| WHAT IS NEEDED |
Give back every record below precisely as written.

[Collected data entries]
-- -- --
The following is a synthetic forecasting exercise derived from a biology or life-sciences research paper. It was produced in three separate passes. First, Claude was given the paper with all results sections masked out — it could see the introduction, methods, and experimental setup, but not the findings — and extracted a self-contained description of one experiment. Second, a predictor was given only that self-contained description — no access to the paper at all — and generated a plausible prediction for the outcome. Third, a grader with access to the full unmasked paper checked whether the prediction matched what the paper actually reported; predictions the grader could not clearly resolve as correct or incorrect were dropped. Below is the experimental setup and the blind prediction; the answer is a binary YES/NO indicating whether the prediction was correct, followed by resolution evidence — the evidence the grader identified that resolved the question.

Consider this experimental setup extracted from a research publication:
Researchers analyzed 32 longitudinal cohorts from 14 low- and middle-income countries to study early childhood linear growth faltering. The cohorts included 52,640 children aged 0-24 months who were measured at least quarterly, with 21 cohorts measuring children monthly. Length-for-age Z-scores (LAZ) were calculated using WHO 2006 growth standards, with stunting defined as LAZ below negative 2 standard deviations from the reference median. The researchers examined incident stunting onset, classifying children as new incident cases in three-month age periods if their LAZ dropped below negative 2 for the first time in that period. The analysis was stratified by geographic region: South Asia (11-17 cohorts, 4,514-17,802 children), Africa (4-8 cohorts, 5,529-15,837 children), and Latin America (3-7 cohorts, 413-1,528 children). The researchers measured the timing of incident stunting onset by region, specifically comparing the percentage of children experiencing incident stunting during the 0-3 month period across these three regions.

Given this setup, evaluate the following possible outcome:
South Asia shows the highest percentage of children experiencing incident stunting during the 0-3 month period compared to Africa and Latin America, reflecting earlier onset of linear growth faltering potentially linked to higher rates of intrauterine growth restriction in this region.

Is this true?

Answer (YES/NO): YES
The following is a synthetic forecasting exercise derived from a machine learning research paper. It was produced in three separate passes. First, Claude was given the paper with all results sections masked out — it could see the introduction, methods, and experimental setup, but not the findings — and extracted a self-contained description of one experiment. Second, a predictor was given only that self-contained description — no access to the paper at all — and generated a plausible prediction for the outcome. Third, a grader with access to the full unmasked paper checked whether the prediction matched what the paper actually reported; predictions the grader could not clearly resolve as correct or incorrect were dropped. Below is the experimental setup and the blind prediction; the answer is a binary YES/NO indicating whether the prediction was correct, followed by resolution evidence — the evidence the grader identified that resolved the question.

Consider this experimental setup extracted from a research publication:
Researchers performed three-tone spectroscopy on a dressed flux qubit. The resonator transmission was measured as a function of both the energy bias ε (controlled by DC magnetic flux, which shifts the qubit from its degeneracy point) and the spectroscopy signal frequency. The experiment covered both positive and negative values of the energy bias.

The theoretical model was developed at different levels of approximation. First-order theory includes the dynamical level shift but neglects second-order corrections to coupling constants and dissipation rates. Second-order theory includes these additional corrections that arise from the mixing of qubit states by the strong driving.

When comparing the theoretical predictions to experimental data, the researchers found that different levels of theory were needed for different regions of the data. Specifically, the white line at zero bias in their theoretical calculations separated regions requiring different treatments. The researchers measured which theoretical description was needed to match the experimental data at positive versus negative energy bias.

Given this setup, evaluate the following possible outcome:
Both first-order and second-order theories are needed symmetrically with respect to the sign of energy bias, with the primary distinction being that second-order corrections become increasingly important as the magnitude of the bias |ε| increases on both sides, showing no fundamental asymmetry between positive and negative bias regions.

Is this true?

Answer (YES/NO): NO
-- -- --
| YOUR SOLUTION |
The following is a synthetic forecasting exercise derived from a biology or life-sciences research paper. It was produced in three separate passes. First, Claude was given the paper with all results sections masked out — it could see the introduction, methods, and experimental setup, but not the findings — and extracted a self-contained description of one experiment. Second, a predictor was given only that self-contained description — no access to the paper at all — and generated a plausible prediction for the outcome. Third, a grader with access to the full unmasked paper checked whether the prediction matched what the paper actually reported; predictions the grader could not clearly resolve as correct or incorrect were dropped. Below is the experimental setup and the blind prediction; the answer is a binary YES/NO indicating whether the prediction was correct, followed by resolution evidence — the evidence the grader identified that resolved the question.

Consider this experimental setup extracted from a research publication:
Researchers analyzed 32 longitudinal cohorts from 14 low- and middle-income countries to study early childhood linear growth faltering. The cohorts included 52,640 children aged 0-24 months who were measured at least quarterly, with 21 cohorts measuring children monthly. Length-for-age Z-scores (LAZ) were calculated using WHO 2006 growth standards, with stunting defined as LAZ below negative 2 standard deviations from the reference median. The researchers examined incident stunting onset, classifying children as new incident cases in three-month age periods if their LAZ dropped below negative 2 for the first time in that period. The analysis was stratified by geographic region: South Asia (11-17 cohorts, 4,514-17,802 children), Africa (4-8 cohorts, 5,529-15,837 children), and Latin America (3-7 cohorts, 413-1,528 children). The researchers measured the timing of incident stunting onset by region, specifically comparing the percentage of children experiencing incident stunting during the 0-3 month period across these three regions.

Given this setup, evaluate the following possible outcome:
South Asia shows the highest percentage of children experiencing incident stunting during the 0-3 month period compared to Africa and Latin America, reflecting earlier onset of linear growth faltering potentially linked to higher rates of intrauterine growth restriction in this region.

Is this true?

Answer (YES/NO): YES
The following is a synthetic forecasting exercise derived from a machine learning research paper. It was produced in three separate passes. First, Claude was given the paper with all results sections masked out — it could see the introduction, methods, and experimental setup, but not the findings — and extracted a self-contained description of one experiment. Second, a predictor was given only that self-contained description — no access to the paper at all — and generated a plausible prediction for the outcome. Third, a grader with access to the full unmasked paper checked whether the prediction matched what the paper actually reported; predictions the grader could not clearly resolve as correct or incorrect were dropped. Below is the experimental setup and the blind prediction; the answer is a binary YES/NO indicating whether the prediction was correct, followed by resolution evidence — the evidence the grader identified that resolved the question.

Consider this experimental setup extracted from a research publication:
Researchers performed three-tone spectroscopy on a dressed flux qubit. The resonator transmission was measured as a function of both the energy bias ε (controlled by DC magnetic flux, which shifts the qubit from its degeneracy point) and the spectroscopy signal frequency. The experiment covered both positive and negative values of the energy bias.

The theoretical model was developed at different levels of approximation. First-order theory includes the dynamical level shift but neglects second-order corrections to coupling constants and dissipation rates. Second-order theory includes these additional corrections that arise from the mixing of qubit states by the strong driving.

When comparing the theoretical predictions to experimental data, the researchers found that different levels of theory were needed for different regions of the data. Specifically, the white line at zero bias in their theoretical calculations separated regions requiring different treatments. The researchers measured which theoretical description was needed to match the experimental data at positive versus negative energy bias.

Given this setup, evaluate the following possible outcome:
Both first-order and second-order theories are needed symmetrically with respect to the sign of energy bias, with the primary distinction being that second-order corrections become increasingly important as the magnitude of the bias |ε| increases on both sides, showing no fundamental asymmetry between positive and negative bias regions.

Is this true?

Answer (YES/NO): NO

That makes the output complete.